Yes? A question? Oh yes, we have thought about that, possibly information booths where visitors can get detailed, accurate advice on a range of sexual subjects. Sorry? Oh, yes, there would be leaflets too, but we expect a significant proportion, 20% at least of the visitors, will realistically not have the reading abilities to cope with the kind of sex education leaflets often available. We think attractive young sex mentors may offer an unembarrassing route to such information. You think boys will approach the girls mentors with deliberately rude questions? Well that is something we will have to deal with if it occurs.

Sex – multiple occupancy car shaped into a long tube, this starts as a series of loosely coupled cars, flexibly sinuating round corners, then in front a large red slit in the wall of black skin appears. This triggers the cars to tighten the connections and the car becomes a single rigid object accelerating towards the slit. The slit is soft foam which the car pushes aside and we enter a dark warm world. Then we stop and begin to move backward a little then forward more. Since it is dark it isn't clear how far each movement is so this can be simulated by air jets. The walls become damp and spray a fine mist onto the riders, the jolts forward and back become more insistent until suddenly a roar and bright lights shock the riders. We may accompany this climax with a spray of hair gell to simulate the semen. As the car slides back out, the connections become less taught and the individual cars are once more flexibly attached.

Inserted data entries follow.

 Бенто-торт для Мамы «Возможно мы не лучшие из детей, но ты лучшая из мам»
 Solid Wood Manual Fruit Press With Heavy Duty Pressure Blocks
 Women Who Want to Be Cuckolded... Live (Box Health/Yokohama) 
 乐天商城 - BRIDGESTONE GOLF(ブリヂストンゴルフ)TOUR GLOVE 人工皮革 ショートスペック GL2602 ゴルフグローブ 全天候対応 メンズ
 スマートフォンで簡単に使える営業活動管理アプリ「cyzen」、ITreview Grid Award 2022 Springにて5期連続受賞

Playboy Hall of Mirrors – this and the associate attraction below will be sponsored directly by the Playboy business empire. A hall of mirrors in the traditional sense simply offers a maze of mirrors with some providing distorted reflections of the observer. Here the visitor will find him/herself viewing themselves with playmates of the month superimposed beside them. These will change regularly of course. In some 'mirrors' the mirror will actually be a screen superimposing the man's or woman's head onto a naked torso of the appropriate sex (using SoftSex Gender © recognition systems). In a hilarious reverse of this the naked torso will occasionally be of the opposite sex. Whereas most will be torsos of 'A1' bodies, some will also follow the traditional distorted mirror options and present the body of an ugly great fu ... I mean a larger person. Pardon? Oh yes, again the software will distort by adding 5 stone to any image, so a large person will be amused to see themselves even larger. It is worth mentioning that the nature of the narrow pathways in a hall of mirrors tends to preclude excessively large people from entering. The final mirror will show the visitor standing naked behind the current playmate of the month while she bends over for him. If the visitor is a woman then she can be represented bending over instead with an unknown 'assailant' pleasuring her from behind. Yes, madam, we do envisage a certain amount of, shall we say bodily fluids?, on the glass of this image despite precautions. A cleaning team will be available at all times to keep the glass as pristine as possible.